Cuando sonó la campana para salir al recreo y había que entregar el examen fui una de las últimas en salir. El profesor me llamó por mi nombre desde la puerta. Mis amigas dijeron al unísono “uuuu” y se rieron burlona y coquetamente. Yo no les hice caso, me di la vuelta y entré a la sala de clase. Pensé lo peor. Este tipo algo iba hacer. Por como me miró se notaba que quería algo sexual conmigo. Si me trataba de tocar iba a gritar o le daría un fuerte punta pie en los testículos. Me apoyé en la pizarra y esperé lo peor.

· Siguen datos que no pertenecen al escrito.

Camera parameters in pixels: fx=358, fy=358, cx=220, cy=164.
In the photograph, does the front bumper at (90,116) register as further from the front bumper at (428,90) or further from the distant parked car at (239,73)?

Primero cerró la puerta y luego me dijo algo que me descolocó completamente. “Señorita X, usted tiene lindas piernas sabe…”. Me quise morir ahí mismo. Me sonrojé y miré hacia abajo. Mi corazón comenzó a latir muy fuerte. En mi mente era mucho más fácil ser valiente al parecer. Luego se acercó como si quisiera besarme. Apoyó su mano en la pizarra y cuando estaba muy cerca me susurró al oído algo que nunca olvidaré: “Entrégueme ese papelito que se guardó en el bolsillo y la próxima vez léase el libro”. Después que se lo entregué, se alejó y comenzó a guardar sus cosas en un maletín de cuero. Yo quedé petrificada. Salió y yo seguía mirando hacia abajo casi sin poder respirar.
Tuve mala nota en ese examen pero aprobé el ramo. No volví a ocupar esa técnica para copiar nunca más.